Instructional designers seem to think meetings are a place to get work done.  In my world there are meetings and there is work - and never the twain shall meet.  If we actually start to get work done at meetings then we will need to call our meetings something else.

15 - Time for Reflection Is Built Into the Meeting:

Instructional designers love to talk about metacognition.  About thinking about thinking.  And instructional designers seemed determined to bring reflection into our meetings.  Me, I like to metacognate in private, with a beer, while watching HBO Now on my iPhone.  Is that so wrong?

16 - There Might Be A Backchannel:

Every large meeting now seems to have a Twitter backchannel.   I don’t understand the backchannel.  I always feel that I’m missing the real conversation.  People say so much on the Twitter that I can’t keep up.  How do instructional designers live in the front-channel and the backchannel at once?  And how do you know when you are talking to an instructional designer that they wouldn’t rather be tweeting?

17 - If a Deck Is Used in the Meeting, the Deck Does Not Suck:

Nowadays, I feel so much pressure with my slides.  I can no longer use my beloved slides with their 12 point light blue font, sitting on a light yellow slide background.  My slides had so many words on them because they were my roadmap for what I was going to say at the meeting.  I could look at my slides, and never have to look at those attending the meeting.  Instructional designers use slides with images and few just a few words.  People in the back of the room can actually read a slide put together by an instructional designer.  Who can live up to those standards?

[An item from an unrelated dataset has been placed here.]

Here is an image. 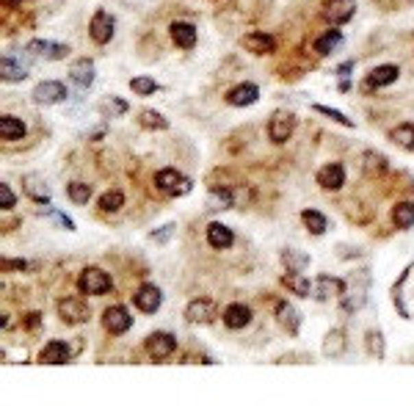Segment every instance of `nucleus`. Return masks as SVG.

18 -  The Meeting Might Just Be an “UnMeeting”:

Unmeetings seem to be just like meetings, except without all the bad stuff about meetings.  At unmeetings the participants create the agenda together, and then design the sessions and interactions that meet the goals of the participants more-or-less on the fly.  Doesn’t this give too much power to the meeting attendees?  Shouldn’t the people planning the meeting get to determine what will be said, and who will say it?

19 - Participants Joining the Meeting Remotely Actually Have a Decent Experience:

Whenever there is a meeting where some people are in the room, and some people are joining by web meeting, the meeting will be terrible.  The people in the room will have one experience, the people online will experience something different.  The people in the room will do most of the talking.  There will be a technical failure in the audio or the video at some point.  This is how it has always been.  What right do instructional designers have in making everyone in a meeting participate in the discussion in the web meeting environment - even when some of us are in the same room?  Why should the meeting experience for the online people be the same as it is for those of us that sacrificed to make it into the office?

20 - Next Steps and Follow-Ups Are Clear:

Perhaps most annoying of all, an instructional designer planned and run meeting will have clear next steps, outcomes, and assigned tasks.  Don’t we all have enough work to do without being assigned work from our meetings?  If tasks are clear and transparent, then how will find time to work on the projects that we think are most important?

How are instructional designers ruining your life?